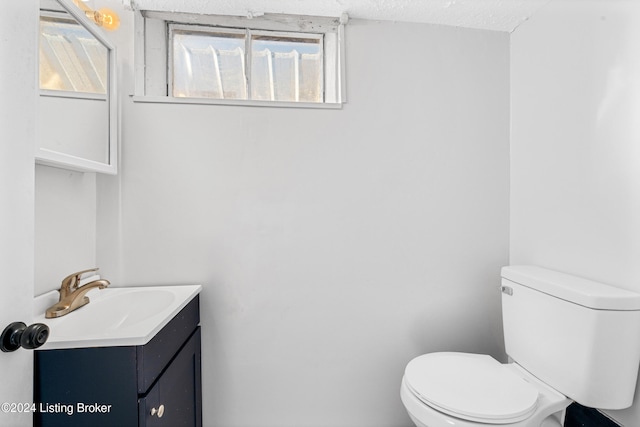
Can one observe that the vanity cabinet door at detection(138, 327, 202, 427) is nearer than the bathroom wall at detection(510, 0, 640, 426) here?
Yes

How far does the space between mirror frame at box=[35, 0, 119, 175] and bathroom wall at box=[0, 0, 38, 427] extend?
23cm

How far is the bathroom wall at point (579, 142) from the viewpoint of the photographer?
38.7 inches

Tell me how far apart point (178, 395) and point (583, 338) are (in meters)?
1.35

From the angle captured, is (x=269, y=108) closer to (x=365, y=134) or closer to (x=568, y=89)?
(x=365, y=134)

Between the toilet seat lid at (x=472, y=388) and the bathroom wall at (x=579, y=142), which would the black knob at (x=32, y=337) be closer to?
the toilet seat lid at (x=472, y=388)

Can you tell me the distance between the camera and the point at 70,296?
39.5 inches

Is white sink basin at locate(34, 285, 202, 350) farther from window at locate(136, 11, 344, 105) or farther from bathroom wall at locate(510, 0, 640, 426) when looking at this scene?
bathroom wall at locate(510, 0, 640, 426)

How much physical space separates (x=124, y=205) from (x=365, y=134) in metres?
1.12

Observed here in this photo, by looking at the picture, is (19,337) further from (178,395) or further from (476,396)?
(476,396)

_EXERCISE DESCRIPTION:_
Reproduce all of the data above verbatim, omitting the picture.

_SOLUTION:_
Can one observe that the vanity cabinet door at detection(138, 327, 202, 427) is nearer than the bathroom wall at detection(510, 0, 640, 426) here?
Yes

How far does the space between mirror frame at box=[35, 0, 119, 175] and bathroom wall at box=[0, 0, 38, 427] extend?
23cm

How far is the bathroom wall at point (579, 142) from the viewpoint of the photographer?
38.7 inches

Tell me how far apart point (178, 395) and point (583, 338) are (in meters)?
1.35

From the angle captured, is (x=269, y=108) closer to (x=365, y=134) or closer to (x=568, y=89)?
(x=365, y=134)

Between the toilet seat lid at (x=472, y=388) and the bathroom wall at (x=579, y=142), which would the black knob at (x=32, y=337) be closer to?
the toilet seat lid at (x=472, y=388)

Can you tell me the distance between the camera and the point at 70,296?
39.5 inches

Is white sink basin at locate(34, 285, 202, 350) farther from window at locate(136, 11, 344, 105) or farther from bathroom wall at locate(510, 0, 640, 426) when looking at this scene?
bathroom wall at locate(510, 0, 640, 426)

How much physical space separates (x=124, y=205) from (x=365, y=134) in metres?
1.12

Observed here in this photo, by looking at the picture, is (19,337) further from (178,395) or further from (476,396)?
(476,396)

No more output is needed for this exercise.